Carry on the court opinion about the Milwaukee prostitution injunction below, starting after its final quoted restriction.

◆ **PASSAGE**:
● ● ● ● ●
¶ 1. Michelle Burnette, Yolanda Jenkins, Vivian Nicholson, Theresa Roth, and Patricia Wheeler appeal from a judgment permanently enjoining them from engaging in prostitution-related activities within certain specified areas in the City of Milwaukee; namely:
• "Engaging in, beckoning to stop, or engaging male or female passersby in conversation, or stopping or attempting to stop motor vehicle operators by hailing, waving of arms or any other bodily gesture, or yelling in a loud voice";
• "Having or offering to have or requesting to have nonmarital sexual intercourse for anything of value; committing or offering to commit an act of sexual gratification, in public or private, involving the sex organ of one person and the mouth or anus of another for anything of value; masturbating a person or offering to masturbate a person for anything of value; and committing or offering to commit or requesting to commit an act of sexual contact for anything of value";
• "Walking off public sidewalks into the City streets to meet occupied motor vehicles to discuss any activity listed [in the immediately preceding bulleted paragraph] or to direct the ve-hide operator acting in concert with the [person subject to the injunction] to a destination other than the point of initial contact between the [person subject to the injunction] and the operator such as directing the vehicle off of a high volume traffic street to a more secluded street in which the [person subject to the injunction] walks to the vehicle and then enters the vehicle at the new vehicle location";
• "Waiting at bus stops for more than one cycle of busses [sic] or waiting at bus stops with no money or bus transfers on their person or standing at pay phones for lengthy periods of time without making an actual telephone call";
• "Loitering in doorways of businesses whether open or closed, sitting on the porch or standing anywhere on private residential property without the permission of the property owner or a legal resident of the property";
• "Standing, sitting, walking, driving, gathering or appearing anywhere in public view within 25 (twenty-five) feet of any other [person subject to the injunction] engaged in any of the above listed activities."
● ● ● ● ●
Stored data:
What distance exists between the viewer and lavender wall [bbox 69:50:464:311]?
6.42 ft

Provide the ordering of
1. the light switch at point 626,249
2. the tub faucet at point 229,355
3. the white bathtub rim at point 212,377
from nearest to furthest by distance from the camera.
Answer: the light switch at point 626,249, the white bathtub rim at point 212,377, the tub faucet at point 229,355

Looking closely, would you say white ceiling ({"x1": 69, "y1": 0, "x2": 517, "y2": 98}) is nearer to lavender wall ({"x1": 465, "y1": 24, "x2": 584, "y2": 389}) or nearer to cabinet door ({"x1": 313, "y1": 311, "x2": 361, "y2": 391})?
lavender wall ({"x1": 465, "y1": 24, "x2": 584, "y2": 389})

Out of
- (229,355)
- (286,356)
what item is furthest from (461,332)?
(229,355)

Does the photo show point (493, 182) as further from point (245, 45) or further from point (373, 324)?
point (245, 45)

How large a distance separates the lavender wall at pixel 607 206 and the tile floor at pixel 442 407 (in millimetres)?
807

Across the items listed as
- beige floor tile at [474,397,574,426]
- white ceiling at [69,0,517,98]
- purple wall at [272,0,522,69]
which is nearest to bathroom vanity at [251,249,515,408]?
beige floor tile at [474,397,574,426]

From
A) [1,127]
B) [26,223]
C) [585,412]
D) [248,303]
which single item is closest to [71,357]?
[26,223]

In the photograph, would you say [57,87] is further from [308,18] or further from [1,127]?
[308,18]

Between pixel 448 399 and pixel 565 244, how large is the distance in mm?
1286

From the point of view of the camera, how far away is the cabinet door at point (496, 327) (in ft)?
● ● ● ● ●
◆ **EXPECTED ANSWER**:
The injunction was entered by the trial court on an amended complaint filed by the City alleging that the appellants were prostitutes and that their prostitution activities in specified areas were a "public nuisance" under Wis. Stat. § 823.02. Section 823.02 authorizes a "city" to bring "[a]n action to enjoin a public nuisance." 1
1. An affidavit executed in February of 2000 by a Milwaukee police officer assigned to the Vice Control Division averring that:
• the appellants had been previously arrested for prostitution;
• that he had seen Burnette "approximately six times in the past year loitering and flagging down cars"; and
• that "[o]n several of these occasions, Ms. Burnette fled the scene after recognizing me while I was working as an undercover officer."
None of these averments was disputed by the appellants.
2. An affidavit executed in July of 1998, by the same officer averring that:
• the police department gets "public complaints regarding street prostitution," including "complaints about prostitution on the City streets" and "complaints about prostitutes working on adjoining properties or even on the complainant's own property";
• "the type of enforcement required to control street prostitution" is dangerous because the "officers are required to work singularly undercover" and cannot "wear bullet proof vests or sidearms while interacting with the street prostitutes" becausethe officers "are required to appear as prostitution customers";
• street prostitutes frequently "carry weapons," including "sharpened metal objects," knives with long blades, and "razor blades," and the officers are vulnerable to attack because they are undercover.
None of these averments was disputed by the appellants.
3. The testimony from a City police captain in charge of the Vice Control Division. The captain told the trial court that when he drives down streets in areas where his officers are operating, prostitutes, not aware that he is a police officer, try to get his attention by yelling or waiving at him, and, indeed, that some were "actually jumping up and down to gain [his] attention." He also testified that he "often" sees those whom he believes are "customers for prostitutes driving up and down the streets" and that they would drive "very slowly in the right hand lanes, constantly looking at the sidewalk, stopping, slowing down, when they see a single female walking." He said that he sees "the girls or ladies on the street sometime making the initial contact with the cars that are stopping and passing."
None of this testimony was disputed by the appellants.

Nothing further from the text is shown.